SHORT PROBLEM A → Filter the entries below and copy every line that contains the string "none". Case counts.

— Begin ARTICLE —

One of the sad facts about this blog is, that it’s not very mobile-friendly. The actual WordPress Theme that I use is very mobile-friendly, but I have the habit of inserting links into postings, that open typeset Math, in the form of PDF Files. And the real problem with those PDF Files is, the fact that when people try to view them on, say, smart-phones, the Letter-Sized page format forces them to pinch-zoom the document, and then to drag it around on their phone, not getting a good view of the overall document.

And so eventually I’m going to have to look for a better solution. One solution that works, is just to output a garbled PDF-File. But something better is in order.

A solution that works in principle, is to export my LaTeX -typeset Math to EPUB3-format, with MathML. But, the other EPUB and/or MOBI formats just don’t work. But the main downside after all that work for me is, the fact that although there are many ebook-readers for Android, there are only very few that can do everything which EPUB3 is supposed to be able to do, including MathML. Instead, the format is better-suited for distributing prose.

One ebook-reader that does support EPUB3 fully, is called “Infinity Reader“. But if I did publish my Math using EPUB3 format, then I’d be doing the uncomfortable deed, of practically requiring that my readers install this ebook-reader on their smart-phones, for which they’d next need to pay a small in-app purchase, just to get rid of the ads. I’d be betraying all those people who, like me, prefer open-source software. For many years, some version of ‘FBReader’ has remained sufficient for most users.

— End ARTICLE —
— Begin LISTED RECORDS —

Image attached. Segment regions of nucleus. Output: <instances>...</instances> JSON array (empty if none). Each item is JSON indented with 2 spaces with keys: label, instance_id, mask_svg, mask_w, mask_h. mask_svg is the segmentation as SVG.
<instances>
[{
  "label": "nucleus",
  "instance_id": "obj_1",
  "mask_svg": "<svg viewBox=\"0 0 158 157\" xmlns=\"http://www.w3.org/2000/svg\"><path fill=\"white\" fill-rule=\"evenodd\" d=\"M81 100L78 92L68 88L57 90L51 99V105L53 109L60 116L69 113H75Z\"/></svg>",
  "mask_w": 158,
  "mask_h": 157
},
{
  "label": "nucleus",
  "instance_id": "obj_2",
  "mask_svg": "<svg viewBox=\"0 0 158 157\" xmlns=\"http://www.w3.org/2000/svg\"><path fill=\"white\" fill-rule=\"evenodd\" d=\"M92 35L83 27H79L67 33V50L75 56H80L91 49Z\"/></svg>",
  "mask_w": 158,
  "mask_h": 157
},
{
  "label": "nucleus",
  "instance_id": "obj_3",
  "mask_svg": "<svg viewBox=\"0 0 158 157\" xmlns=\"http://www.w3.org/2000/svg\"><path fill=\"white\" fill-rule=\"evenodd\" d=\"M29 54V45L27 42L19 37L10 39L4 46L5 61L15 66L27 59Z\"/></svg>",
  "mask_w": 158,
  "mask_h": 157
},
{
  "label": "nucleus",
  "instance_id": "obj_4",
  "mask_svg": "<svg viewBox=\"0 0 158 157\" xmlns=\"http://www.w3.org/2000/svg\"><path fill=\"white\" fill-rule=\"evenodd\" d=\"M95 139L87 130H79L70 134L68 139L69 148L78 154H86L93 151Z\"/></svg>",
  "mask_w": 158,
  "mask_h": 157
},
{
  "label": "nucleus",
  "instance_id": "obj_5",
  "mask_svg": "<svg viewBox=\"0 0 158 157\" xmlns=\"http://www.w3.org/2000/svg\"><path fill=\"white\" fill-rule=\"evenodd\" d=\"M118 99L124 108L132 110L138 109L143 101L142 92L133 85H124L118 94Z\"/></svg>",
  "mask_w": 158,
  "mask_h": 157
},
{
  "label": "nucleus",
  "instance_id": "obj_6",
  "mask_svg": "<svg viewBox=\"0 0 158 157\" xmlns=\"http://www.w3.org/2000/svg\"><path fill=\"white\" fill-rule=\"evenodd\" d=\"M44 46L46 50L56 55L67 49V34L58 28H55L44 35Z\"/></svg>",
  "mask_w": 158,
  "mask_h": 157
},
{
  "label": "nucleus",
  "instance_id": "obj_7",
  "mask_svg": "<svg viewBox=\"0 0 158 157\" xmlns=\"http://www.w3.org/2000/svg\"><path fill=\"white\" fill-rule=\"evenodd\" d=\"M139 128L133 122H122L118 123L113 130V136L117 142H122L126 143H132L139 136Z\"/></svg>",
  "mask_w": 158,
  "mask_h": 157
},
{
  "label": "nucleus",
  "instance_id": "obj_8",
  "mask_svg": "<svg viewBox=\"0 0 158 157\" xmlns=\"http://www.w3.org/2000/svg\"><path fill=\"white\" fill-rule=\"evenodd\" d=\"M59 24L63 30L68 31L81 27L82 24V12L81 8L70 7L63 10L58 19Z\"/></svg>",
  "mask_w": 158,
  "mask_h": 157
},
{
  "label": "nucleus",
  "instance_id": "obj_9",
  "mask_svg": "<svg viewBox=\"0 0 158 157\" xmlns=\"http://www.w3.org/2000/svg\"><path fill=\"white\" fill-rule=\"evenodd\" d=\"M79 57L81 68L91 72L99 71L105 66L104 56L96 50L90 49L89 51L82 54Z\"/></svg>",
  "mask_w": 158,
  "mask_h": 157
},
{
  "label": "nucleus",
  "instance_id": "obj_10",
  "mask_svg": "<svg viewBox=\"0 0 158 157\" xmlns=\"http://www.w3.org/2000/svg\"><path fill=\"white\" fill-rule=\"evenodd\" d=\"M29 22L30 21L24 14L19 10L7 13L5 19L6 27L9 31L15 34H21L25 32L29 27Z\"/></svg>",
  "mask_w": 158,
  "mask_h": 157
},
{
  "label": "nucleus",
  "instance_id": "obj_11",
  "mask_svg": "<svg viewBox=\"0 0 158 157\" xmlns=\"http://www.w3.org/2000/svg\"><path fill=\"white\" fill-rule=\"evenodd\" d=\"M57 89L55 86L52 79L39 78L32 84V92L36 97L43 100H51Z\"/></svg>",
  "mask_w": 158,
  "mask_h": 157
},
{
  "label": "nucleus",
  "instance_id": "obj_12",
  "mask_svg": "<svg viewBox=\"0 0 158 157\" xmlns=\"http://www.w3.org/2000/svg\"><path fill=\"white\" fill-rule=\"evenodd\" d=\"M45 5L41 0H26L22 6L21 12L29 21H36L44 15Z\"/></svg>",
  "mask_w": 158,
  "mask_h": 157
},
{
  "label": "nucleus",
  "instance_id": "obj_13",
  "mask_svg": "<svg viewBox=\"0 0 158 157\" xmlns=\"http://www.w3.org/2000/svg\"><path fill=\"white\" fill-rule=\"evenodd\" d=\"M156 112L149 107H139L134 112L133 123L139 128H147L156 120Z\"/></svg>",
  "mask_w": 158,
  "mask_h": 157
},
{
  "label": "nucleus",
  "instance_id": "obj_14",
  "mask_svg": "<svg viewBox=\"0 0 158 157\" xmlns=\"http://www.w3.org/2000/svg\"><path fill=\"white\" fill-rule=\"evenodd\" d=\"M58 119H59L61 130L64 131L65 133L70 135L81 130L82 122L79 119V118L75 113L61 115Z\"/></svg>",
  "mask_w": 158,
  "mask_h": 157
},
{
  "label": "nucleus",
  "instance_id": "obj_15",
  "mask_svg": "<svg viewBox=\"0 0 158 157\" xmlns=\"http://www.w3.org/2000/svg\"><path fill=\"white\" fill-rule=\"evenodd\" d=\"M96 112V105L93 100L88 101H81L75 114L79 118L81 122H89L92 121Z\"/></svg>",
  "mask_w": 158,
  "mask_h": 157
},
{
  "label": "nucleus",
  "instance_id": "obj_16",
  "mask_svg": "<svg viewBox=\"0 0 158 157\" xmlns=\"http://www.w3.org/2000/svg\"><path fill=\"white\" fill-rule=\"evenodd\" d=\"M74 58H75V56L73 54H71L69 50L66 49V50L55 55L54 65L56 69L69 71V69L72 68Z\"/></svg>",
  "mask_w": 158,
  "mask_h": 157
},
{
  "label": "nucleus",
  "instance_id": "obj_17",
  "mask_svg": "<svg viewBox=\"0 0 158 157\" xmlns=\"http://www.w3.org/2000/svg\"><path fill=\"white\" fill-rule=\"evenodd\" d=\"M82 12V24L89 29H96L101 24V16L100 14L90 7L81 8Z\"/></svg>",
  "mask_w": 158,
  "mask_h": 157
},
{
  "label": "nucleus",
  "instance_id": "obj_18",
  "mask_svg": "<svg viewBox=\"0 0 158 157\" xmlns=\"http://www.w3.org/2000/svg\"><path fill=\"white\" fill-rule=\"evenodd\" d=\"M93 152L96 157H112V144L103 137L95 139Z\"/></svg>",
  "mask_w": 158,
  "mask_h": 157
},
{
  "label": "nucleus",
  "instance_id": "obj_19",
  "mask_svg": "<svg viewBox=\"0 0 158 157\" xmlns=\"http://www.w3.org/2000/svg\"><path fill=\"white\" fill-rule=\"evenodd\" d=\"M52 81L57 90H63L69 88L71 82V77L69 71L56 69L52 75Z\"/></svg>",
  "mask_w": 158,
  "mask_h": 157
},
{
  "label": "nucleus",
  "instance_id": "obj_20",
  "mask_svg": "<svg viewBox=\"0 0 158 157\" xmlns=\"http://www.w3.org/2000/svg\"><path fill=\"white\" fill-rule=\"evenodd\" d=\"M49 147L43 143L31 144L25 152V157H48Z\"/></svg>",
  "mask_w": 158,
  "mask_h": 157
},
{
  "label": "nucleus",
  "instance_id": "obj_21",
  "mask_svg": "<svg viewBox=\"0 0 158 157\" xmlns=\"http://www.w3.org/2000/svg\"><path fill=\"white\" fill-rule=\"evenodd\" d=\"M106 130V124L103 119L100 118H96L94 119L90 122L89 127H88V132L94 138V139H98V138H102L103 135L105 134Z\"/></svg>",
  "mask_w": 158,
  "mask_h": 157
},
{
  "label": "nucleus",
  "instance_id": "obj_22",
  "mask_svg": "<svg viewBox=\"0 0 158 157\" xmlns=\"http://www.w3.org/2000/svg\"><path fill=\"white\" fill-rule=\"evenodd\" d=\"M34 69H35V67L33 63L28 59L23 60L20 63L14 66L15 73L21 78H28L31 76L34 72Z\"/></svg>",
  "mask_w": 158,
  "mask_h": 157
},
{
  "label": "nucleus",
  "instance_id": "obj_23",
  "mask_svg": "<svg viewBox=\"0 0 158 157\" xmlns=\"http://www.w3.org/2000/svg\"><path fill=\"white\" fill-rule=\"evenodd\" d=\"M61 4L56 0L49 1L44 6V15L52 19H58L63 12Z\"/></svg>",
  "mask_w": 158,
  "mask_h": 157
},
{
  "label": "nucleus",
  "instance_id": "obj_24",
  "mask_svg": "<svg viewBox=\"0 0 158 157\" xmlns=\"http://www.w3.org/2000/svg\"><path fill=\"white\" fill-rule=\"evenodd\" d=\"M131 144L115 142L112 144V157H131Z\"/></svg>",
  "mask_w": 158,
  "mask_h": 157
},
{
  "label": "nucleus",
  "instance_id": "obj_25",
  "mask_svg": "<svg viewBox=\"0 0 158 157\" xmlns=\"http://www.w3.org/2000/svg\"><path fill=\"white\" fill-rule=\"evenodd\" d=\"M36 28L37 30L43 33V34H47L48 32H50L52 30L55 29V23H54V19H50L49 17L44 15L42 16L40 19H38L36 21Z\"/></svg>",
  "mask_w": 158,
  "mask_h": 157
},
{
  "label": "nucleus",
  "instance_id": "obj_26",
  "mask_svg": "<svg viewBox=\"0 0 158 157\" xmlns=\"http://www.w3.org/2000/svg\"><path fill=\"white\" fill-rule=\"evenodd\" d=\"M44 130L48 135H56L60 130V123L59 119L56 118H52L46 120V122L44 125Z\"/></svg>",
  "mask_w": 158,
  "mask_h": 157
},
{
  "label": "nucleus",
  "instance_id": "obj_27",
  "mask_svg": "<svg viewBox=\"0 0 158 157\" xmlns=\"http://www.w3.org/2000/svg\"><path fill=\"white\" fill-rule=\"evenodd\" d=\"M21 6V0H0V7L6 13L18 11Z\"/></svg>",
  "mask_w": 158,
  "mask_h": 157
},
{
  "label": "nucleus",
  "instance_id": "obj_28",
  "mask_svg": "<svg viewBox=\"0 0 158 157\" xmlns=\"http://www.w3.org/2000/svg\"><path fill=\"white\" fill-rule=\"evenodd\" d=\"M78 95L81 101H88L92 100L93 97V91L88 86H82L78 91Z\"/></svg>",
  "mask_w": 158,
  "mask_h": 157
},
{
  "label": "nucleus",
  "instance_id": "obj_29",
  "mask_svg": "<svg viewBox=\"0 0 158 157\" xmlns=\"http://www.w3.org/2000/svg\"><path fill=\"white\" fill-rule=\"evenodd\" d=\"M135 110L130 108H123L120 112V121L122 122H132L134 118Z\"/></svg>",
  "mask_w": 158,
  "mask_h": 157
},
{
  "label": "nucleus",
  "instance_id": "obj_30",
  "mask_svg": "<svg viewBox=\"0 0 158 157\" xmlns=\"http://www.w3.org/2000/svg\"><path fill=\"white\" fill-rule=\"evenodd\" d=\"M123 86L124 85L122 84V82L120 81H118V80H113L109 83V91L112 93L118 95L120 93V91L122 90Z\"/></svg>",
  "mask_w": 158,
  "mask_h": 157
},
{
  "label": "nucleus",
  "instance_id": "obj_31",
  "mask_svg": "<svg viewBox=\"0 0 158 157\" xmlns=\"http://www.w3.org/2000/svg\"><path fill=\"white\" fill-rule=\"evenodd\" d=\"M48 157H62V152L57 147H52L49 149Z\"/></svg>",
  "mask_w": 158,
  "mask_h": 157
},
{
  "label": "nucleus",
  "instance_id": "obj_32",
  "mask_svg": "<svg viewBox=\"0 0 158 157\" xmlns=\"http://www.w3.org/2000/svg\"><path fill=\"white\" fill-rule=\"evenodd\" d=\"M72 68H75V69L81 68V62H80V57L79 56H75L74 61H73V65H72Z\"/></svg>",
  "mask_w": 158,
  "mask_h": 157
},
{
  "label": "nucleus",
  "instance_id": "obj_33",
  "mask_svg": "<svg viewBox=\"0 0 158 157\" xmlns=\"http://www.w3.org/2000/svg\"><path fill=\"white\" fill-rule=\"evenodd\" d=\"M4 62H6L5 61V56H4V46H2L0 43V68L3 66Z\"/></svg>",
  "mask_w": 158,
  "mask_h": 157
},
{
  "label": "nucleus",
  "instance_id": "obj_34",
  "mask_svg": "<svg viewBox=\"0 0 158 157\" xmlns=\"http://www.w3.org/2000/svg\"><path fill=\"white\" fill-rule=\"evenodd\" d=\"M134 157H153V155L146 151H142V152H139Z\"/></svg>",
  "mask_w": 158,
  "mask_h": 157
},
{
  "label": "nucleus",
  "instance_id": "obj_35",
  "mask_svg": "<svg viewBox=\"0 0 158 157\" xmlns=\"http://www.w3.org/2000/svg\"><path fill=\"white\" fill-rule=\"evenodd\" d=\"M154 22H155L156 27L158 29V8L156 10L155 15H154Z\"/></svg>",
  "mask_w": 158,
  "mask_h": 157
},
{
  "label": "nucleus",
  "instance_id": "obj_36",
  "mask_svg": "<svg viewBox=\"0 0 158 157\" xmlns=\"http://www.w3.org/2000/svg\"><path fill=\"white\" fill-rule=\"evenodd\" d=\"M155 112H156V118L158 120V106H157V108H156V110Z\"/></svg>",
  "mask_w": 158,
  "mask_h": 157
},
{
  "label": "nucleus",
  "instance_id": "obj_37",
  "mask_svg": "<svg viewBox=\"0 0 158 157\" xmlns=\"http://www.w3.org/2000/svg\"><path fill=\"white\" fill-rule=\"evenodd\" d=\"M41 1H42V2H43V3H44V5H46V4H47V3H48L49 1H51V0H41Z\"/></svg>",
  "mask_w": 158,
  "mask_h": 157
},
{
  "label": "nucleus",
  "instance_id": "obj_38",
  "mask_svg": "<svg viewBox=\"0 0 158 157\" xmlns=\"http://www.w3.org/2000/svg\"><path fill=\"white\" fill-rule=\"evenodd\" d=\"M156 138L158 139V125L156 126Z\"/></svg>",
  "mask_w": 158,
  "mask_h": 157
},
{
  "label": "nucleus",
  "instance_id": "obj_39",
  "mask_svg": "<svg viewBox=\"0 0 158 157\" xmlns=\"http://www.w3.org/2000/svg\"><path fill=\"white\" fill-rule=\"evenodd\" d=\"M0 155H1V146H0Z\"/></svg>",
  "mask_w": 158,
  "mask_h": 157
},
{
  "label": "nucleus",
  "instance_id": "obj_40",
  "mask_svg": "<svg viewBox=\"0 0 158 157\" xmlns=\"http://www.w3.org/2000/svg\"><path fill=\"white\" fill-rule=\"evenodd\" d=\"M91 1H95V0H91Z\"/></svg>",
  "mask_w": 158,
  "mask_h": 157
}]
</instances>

— End LISTED RECORDS —
— Begin LISTED RECORDS —

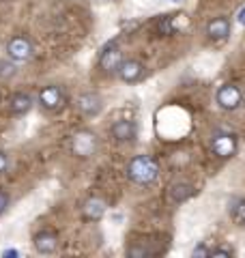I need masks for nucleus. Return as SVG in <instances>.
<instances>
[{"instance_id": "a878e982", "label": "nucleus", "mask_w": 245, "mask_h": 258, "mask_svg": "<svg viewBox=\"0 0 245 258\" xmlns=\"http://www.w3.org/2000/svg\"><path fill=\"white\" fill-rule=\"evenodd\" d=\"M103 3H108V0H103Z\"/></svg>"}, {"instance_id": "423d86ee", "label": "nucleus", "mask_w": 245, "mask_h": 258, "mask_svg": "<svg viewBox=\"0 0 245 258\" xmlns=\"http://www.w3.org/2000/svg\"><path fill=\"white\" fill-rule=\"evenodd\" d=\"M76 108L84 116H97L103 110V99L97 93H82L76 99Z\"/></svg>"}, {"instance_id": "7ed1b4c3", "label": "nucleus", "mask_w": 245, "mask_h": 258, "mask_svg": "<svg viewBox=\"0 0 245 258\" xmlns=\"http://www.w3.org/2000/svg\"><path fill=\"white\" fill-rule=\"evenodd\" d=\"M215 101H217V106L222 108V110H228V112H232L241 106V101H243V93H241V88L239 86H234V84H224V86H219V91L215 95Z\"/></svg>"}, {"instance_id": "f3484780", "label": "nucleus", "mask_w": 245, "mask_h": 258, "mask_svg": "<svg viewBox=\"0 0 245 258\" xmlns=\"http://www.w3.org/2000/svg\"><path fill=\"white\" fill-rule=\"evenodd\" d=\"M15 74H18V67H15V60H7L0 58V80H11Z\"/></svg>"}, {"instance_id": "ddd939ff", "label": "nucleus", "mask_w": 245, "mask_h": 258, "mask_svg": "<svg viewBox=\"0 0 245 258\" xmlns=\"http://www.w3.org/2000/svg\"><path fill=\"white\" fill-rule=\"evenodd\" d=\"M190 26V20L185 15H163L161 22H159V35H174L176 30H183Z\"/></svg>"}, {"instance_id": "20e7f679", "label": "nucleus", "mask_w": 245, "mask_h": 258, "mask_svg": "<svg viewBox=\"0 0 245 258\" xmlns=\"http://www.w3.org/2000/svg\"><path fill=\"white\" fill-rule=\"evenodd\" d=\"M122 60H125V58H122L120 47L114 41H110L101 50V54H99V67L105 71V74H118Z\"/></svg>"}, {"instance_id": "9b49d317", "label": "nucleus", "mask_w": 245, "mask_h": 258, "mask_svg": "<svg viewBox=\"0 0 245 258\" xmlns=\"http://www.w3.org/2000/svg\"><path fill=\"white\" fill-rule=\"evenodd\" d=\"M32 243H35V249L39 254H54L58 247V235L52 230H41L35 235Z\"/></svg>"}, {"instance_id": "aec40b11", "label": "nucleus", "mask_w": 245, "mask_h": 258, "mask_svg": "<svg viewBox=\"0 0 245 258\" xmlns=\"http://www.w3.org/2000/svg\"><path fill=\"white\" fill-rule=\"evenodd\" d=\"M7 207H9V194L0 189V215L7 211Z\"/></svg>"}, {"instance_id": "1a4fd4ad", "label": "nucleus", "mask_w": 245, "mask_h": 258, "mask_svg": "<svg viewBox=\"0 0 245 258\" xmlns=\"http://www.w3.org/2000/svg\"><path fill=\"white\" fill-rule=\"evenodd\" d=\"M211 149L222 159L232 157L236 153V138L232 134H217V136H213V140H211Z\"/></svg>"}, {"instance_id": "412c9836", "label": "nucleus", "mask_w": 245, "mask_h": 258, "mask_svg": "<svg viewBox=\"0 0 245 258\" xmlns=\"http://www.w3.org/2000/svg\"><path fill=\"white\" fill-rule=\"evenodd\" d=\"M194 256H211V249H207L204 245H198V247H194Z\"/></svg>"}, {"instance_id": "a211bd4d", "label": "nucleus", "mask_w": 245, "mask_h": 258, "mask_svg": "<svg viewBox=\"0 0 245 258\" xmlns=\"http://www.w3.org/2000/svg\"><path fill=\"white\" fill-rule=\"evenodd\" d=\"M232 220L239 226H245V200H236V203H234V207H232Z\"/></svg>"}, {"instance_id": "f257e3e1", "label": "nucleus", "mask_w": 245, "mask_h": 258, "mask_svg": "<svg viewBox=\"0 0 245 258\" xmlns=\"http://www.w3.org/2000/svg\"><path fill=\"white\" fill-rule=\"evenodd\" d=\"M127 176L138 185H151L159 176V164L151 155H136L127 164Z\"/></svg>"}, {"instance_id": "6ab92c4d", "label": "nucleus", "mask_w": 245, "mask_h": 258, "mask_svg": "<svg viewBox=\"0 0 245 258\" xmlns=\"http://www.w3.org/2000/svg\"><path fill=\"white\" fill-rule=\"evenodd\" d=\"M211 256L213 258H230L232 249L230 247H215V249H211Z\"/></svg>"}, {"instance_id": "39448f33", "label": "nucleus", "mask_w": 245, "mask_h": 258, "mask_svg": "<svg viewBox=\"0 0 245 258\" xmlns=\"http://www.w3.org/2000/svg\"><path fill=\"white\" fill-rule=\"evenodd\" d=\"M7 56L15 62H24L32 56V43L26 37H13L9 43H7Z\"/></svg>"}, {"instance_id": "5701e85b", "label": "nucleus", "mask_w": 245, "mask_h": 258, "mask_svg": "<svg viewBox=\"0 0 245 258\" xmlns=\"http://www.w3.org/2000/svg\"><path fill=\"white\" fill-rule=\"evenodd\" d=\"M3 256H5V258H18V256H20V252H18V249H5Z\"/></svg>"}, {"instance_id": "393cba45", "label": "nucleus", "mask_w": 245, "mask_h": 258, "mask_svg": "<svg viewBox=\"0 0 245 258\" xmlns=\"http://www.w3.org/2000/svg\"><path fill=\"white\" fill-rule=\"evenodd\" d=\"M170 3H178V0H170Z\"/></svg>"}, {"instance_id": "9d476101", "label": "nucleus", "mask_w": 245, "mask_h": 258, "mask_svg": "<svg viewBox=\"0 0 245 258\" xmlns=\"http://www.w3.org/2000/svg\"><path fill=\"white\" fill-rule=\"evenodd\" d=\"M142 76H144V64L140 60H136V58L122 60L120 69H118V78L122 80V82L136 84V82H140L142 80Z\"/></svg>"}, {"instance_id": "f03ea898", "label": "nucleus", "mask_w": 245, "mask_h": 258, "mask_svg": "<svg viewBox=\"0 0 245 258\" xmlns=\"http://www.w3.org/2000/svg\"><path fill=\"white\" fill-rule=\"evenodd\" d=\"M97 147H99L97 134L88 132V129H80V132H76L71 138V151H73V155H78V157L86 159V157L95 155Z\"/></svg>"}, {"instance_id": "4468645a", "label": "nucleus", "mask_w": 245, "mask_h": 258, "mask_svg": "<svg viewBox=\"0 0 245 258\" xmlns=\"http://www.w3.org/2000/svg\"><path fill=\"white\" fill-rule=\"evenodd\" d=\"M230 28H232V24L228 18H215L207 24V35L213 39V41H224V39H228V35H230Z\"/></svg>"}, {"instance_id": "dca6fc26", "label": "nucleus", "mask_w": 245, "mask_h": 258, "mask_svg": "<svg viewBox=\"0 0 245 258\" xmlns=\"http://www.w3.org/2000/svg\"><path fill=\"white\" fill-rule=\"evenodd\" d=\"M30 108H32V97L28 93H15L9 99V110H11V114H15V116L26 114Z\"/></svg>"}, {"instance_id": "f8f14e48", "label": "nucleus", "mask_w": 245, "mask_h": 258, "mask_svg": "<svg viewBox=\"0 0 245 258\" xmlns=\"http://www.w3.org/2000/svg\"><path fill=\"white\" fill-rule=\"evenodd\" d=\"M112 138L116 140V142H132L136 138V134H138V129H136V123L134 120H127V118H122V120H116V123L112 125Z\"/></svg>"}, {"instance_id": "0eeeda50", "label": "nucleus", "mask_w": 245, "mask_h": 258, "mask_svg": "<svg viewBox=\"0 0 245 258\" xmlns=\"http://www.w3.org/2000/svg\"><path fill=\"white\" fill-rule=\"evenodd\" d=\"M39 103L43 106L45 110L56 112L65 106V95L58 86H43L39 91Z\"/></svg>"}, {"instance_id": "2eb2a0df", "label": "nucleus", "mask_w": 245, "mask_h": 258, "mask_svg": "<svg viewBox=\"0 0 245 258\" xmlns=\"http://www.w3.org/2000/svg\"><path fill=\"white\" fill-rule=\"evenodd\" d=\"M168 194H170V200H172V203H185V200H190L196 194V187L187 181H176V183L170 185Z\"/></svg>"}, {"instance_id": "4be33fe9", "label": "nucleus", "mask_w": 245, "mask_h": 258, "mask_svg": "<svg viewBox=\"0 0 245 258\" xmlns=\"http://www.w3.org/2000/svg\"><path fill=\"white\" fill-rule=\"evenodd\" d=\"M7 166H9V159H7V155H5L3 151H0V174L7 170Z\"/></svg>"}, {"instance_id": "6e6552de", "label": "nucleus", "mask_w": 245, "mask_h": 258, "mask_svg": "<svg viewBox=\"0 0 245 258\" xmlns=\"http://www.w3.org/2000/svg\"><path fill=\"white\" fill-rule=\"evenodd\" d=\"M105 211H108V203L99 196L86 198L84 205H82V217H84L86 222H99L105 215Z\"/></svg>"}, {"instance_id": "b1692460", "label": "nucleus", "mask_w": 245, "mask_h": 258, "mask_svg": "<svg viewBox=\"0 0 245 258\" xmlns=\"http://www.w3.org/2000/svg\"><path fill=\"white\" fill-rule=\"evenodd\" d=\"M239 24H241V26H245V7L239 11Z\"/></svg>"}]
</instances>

— End LISTED RECORDS —
— Begin LISTED RECORDS —

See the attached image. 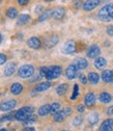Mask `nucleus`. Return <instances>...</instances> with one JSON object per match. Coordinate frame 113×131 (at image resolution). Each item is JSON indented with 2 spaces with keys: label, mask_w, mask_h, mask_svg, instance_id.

— End LISTED RECORDS —

SHORT PROBLEM B →
Answer these questions using the blog post above:
(i) Which page format forces smartphone readers to pinch-zoom the PDF files?
(ii) Which ebook-reader does the post say fully supports EPUB3?
(iii) According to the post, some version of which software has remained sufficient for most users for many years?

COMPLETE ANSWER A →
Image attached. Segment regions of nucleus. Output: <instances>...</instances> JSON array (empty if none). Each item is JSON indented with 2 spaces with keys: label, instance_id, mask_svg, mask_w, mask_h. mask_svg is the segmentation as SVG.

COMPLETE ANSWER B →
(i) The Letter-Sized page format.
(ii) Infinity Reader.
(iii) FBReader.